CS2040S Lecture: Hashing

Hash Tables
  • A hash table is a data structure that implements an associative array, a structure that can map keys to values.
  • It uses a hash function to compute an index into an array of buckets or slots.
Symbol Table
  • Definition: An abstract data type that supports insertion, deletion, and search operations.
  • Operations:
    • void insert(Key k, Value v): Insert a key-value pair into the table.
    • Value search(Key k): Retrieve the value associated with a key.
    • void delete(Key k): Remove a key-value pair from the table.
    • boolean contains(Key k): Check if a key exists.
    • int size(): Return the size of the table.
Examples of Symbol Tables
  • Dictionary
    • Key: word; Value: definition.
  • Phone Book
    • Key: name; Value: phone number.
  • Internet DNS
    • Key: website URL; Value: IP address.
  • Java Compiler
    • Key: variable name; Value: type and value.
Implementing Symbol Tables
  • AVL Tree Based: Different costs for insertions (CI) and searches (CS) can be achieved depending on the algorithm.
    • Different combinations: CI = O(1), O(log n), O(n) can affect CS.
  • Fast implementations aim for CI = O(1) and CS = O(1).
Issues with Symbol Tables
  • Sorting
    • Cannot efficiently sort data with a symbol table.
    • For AVL trees, sorting runs in O(n log n), while symbol tables could take O(n²).
  • Efficiency
    • Direct access tables are manageable only with integer keys. Non-integer keys can lead to inefficient data storage.

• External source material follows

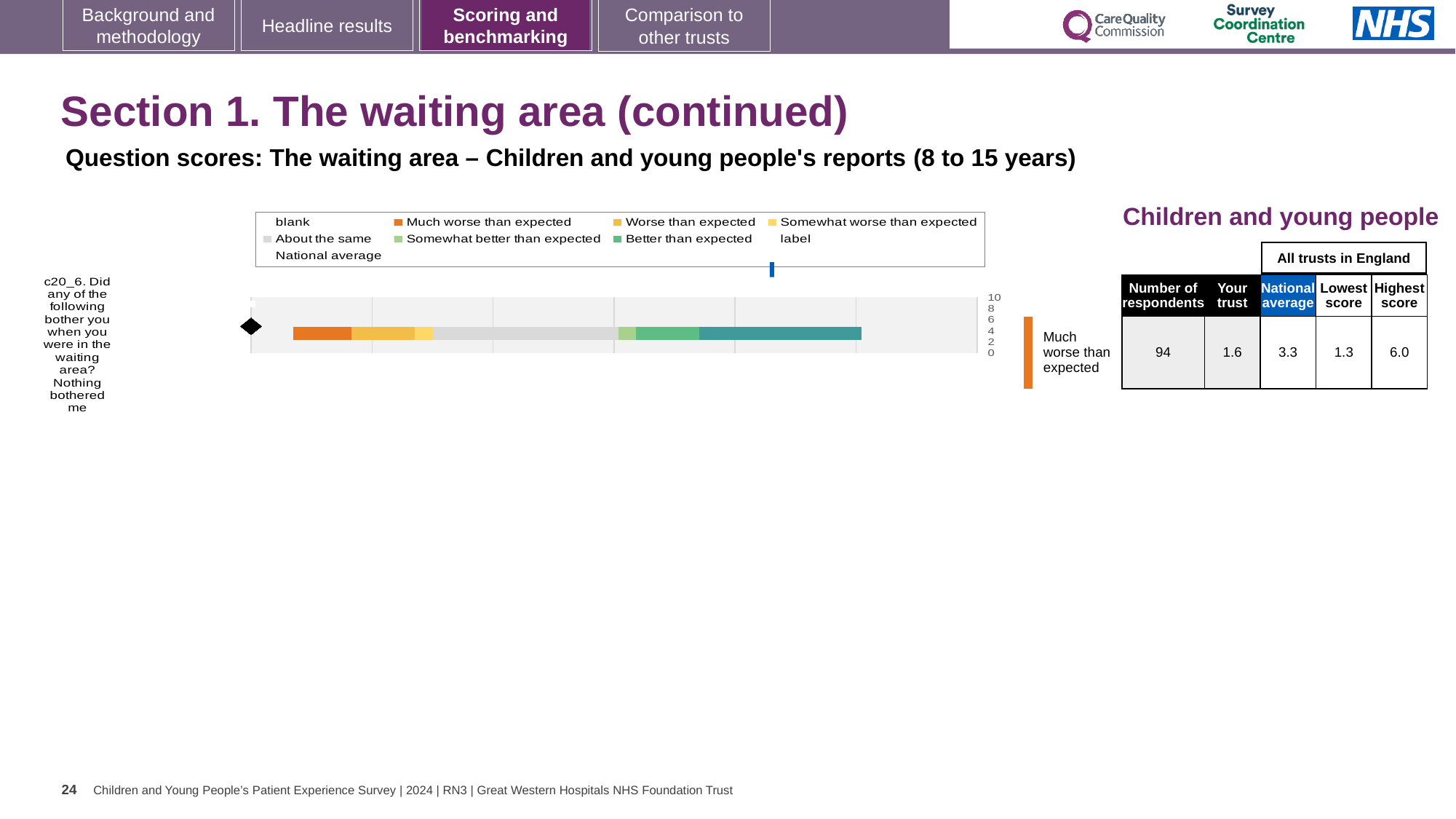
Which legend entry is shown in orange? Much worse than expected What kind of chart is shown on the slide? bar chart Which is larger for question c20_6, the trust score or the national average? national average What is the national average score for question c20_6? 3.3 What benchmark rating is shown next to the chart for question c20_6? Much worse than expected What is the 'Your trust' score for question c20_6? 1.6 How many questions (categories) are plotted in the bar chart? 1 What is the question code of the item plotted in the chart? c20_6 What is the number of respondents for question c20_6? 94 Which legend entry is shown in light grey? About the same How many entries does the chart legend list? 9 What is the difference between the highest score (6.0) and the lowest score (1.3) for question c20_6? 4.7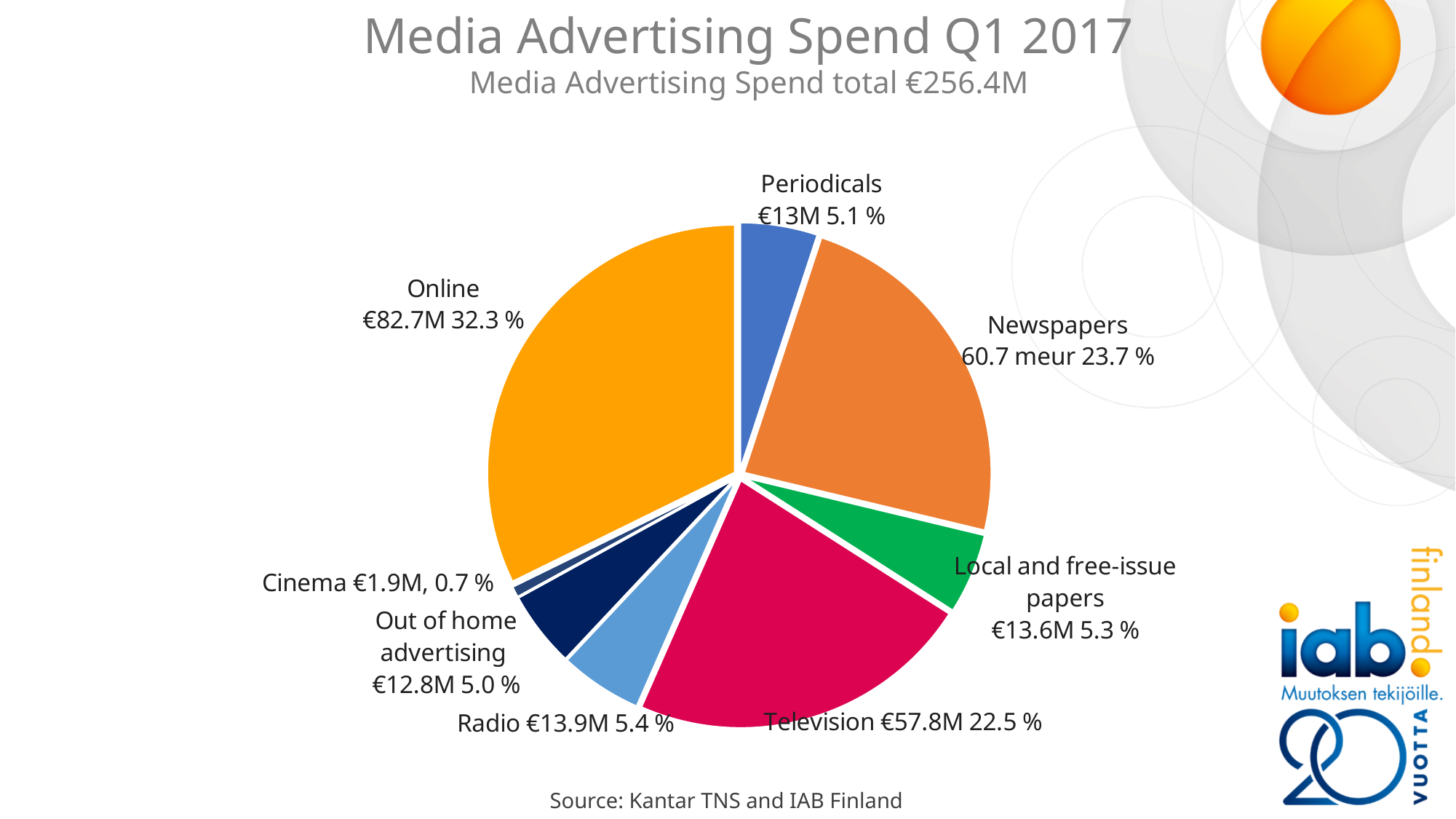
What is the difference in spend between Radio and Out of home advertising? €1.1M How many categories are shown in the pie chart? 8 What is the difference in percentage share between Online and Newspapers? 8.6 % What share of the pie does Television account for? 22.5 % What type of chart is shown on the slide? Pie chart Which category has the largest share of media advertising spend? Online Which has a larger advertising spend, Newspapers or Television? Newspapers What is the percentage share for Out of home advertising? 5.0 % What is the advertising spend for Radio? €13.9M What is the total media advertising spend stated in the chart subtitle? €256.4M Which category has the smallest share of media advertising spend? Cinema What is the media advertising spend for Online? €82.7M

Collision Management in Hash Tables
  • Collision: Occurs when two distinct keys hash to the same index.
    • If h(k1) = h(k2), a collision occurs for keys k1 and k2.
  • Coping Strategies:
    • Chaining: Store colliding elements in a linked list within the same bucket.
    • Open Addressing: Find another bucket for the new item.
Hash Functions
  • Definition: A method to convert a key into an index (bucket).
  • Assumptions:
    • Hash functions should uniformly distribute keys across the buckets to minimize collisions.

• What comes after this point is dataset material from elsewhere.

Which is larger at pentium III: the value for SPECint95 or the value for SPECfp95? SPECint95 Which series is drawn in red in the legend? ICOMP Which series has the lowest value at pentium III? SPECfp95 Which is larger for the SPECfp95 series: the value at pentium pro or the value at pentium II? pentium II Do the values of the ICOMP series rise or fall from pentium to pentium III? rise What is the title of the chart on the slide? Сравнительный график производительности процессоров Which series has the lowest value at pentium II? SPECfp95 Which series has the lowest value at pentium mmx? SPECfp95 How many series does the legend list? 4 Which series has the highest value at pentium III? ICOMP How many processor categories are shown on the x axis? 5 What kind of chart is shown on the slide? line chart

    • Each key is equally likely to map to any bucket.
Performance Analysis of Hash Tables
  • Expected Search Time: O(1 + n/m) where n is the number of items and m is the number of buckets.
  • With a good hash function and enough buckets, the expected maximum cost for searching becomes logarithmic, O(log n).
Applications of Hash Tables
  • Fast data retrieval applications such as database indexing, caching, and set memberships.
  • Used extensively in programming languages and system operations due to their efficiency in handling searches and insertions.